● **Exercise requirements**:
The lines below starting at the line containing "ST18 0DG, UK." and ending at the line containing "<p>A. Dix and R. Mancini (1997)." are to be repeated exactly, with both ends kept and nothing else added.

[Document images with source code]
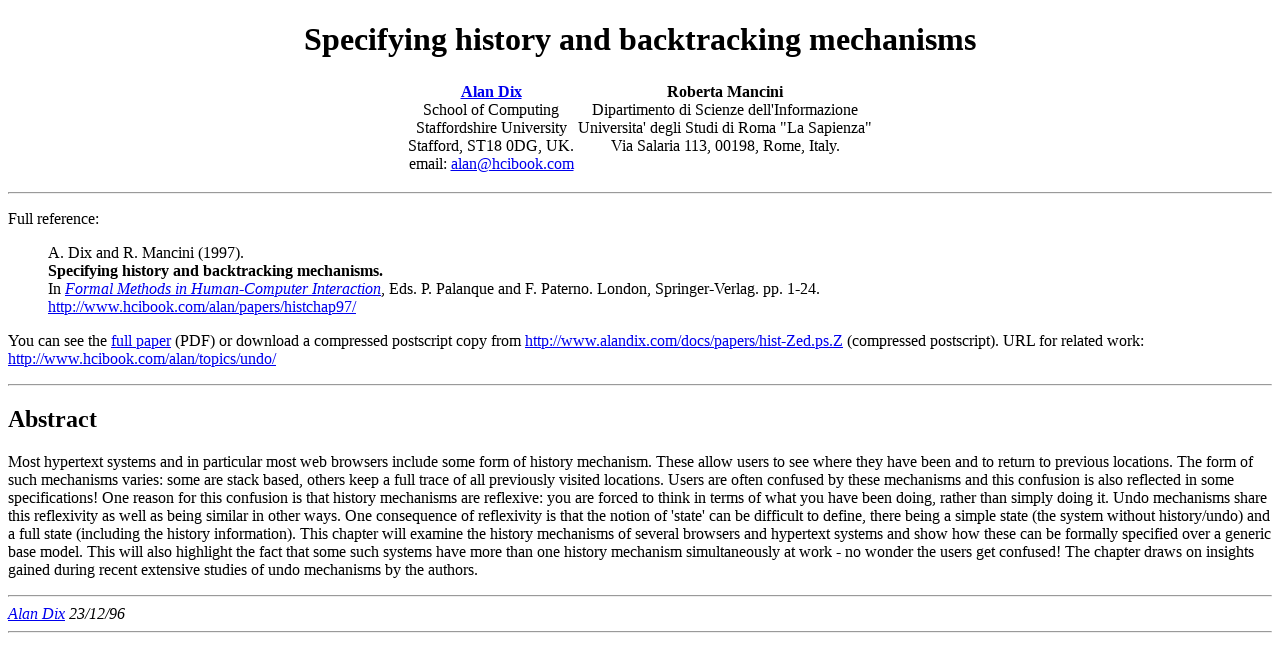

--- FILE ---
content_type: text/html
request_url: https://www.alandix.com/academic/papers/histchap97/
body_size: 1087
content:
<!doctype html system "html.dtd">
<html>
<head>
<title>
Specifying history and backtracking  mechanisms
</title>
</head>
<body bgcolor="#ffffff">
<a name="top" />
<center>
<h1>
Specifying history and backtracking  mechanisms
</h1>
<p>
<table>
<tr valign=top>
<td align=center>
    <strong><a href="http://www.hcibook.com/alan/">Alan Dix</a></strong>
  <br>  School of Computing
  <br>  Staffordshire University
  <br>  Stafford, ST18 0DG, UK.
  <br>  email:  <a href="mailto:alan@hcibook.com">alan@hcibook.com</a>
  <br>
<td align=center>
    <strong>Roberta Mancini</strong>
  <br>  Dipartimento di Scienze dell'Informazione
  <br>  Universita' degli Studi di Roma &quot;La Sapienza&quot;
  <br>  Via Salaria 113, 00198, Rome, Italy.
</table>
</center>

<p>
<hr>

<p>
Full reference:
<br>
<blockquote>
<p>A. Dix and R. Mancini (1997).
  <br>  <b>Specifying history and backtracking mechanisms.</b>
  <br> In <i><a href="http://www.cenatls.cena.dgac.fr/~palanque/wschi96.html">Formal Methods in Human-Computer Interaction</a></i>,  Eds. P. Palanque and F. Paterno. London, Springer-Verlag. pp. 1-24.
<br>
<a href="http://www.hcibook.com/alan/papers/histchap97/">http://www.hcibook.com/alan/papers/histchap97/</a>
</blockquote>

<p>
<p>
You can see the <a href="histchap97.pdf">full paper</a> (PDF) or download a compressed postscript copy from
  <a href="http://www.alandix.com/docs/papers/hist-Zed.ps.Z">http://www.alandix.com/docs/papers/hist-Zed.ps.Z</a> (compressed postscript).


URL for related work:  <a href="http://www.hcibook.com/alan/topics/undo/">http://www.hcibook.com/alan/topics/undo/</a>

<p>
<hr>

<h2>Abstract</h2>
Most hypertext systems and in particular most web browsers include some form
of history mechanism.
These allow users to see where they have been and to return to previous locations.
The form of such mechanisms varies: some are stack based,
others keep a full trace of all previously visited locations.
Users are often confused by these mechanisms and this confusion is also reflected
in some specifications!
One reason for this confusion is that history mechanisms are reflexive:
you are forced to think in terms of what you have been doing,
rather than simply doing it.
Undo mechanisms share this reflexivity as well as being similar in other ways.
One consequence of reflexivity is that the notion of 'state' can be difficult
to define, there being a simple state (the system without history/undo)
and a full state (including the history information).
This chapter will examine the history mechanisms of several browsers and hypertext
systems and show how these can be formally specified over a generic base model.
This will also highlight the fact that some such systems have more than one history
mechanism simultaneously at work - no wonder the users get confused!
The chapter draws on insights gained during recent extensive studies of undo
mechanisms by the authors.


<p>
<hr><!-- -------------------------------------------------------- -->
<address>
<a href="mailto:alan@hcibook.com">Alan Dix</a> 23/12/96
</address>
<hr><!-- -------------------------------------------------------- -->
</body>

● **Written answer**:
  <br>  Stafford, ST18 0DG, UK.
  <br>  email:  <a href="mailto:alan@hcibook.com">alan@hcibook.com</a>
  <br>
<td align=center>
    <strong>Roberta Mancini</strong>
  <br>  Dipartimento di Scienze dell'Informazione
  <br>  Universita' degli Studi di Roma &quot;La Sapienza&quot;
  <br>  Via Salaria 113, 00198, Rome, Italy.
</table>
</center>

<p>
<hr>

<p>
Full reference:
<br>
<blockquote>
<p>A. Dix and R. Mancini (1997).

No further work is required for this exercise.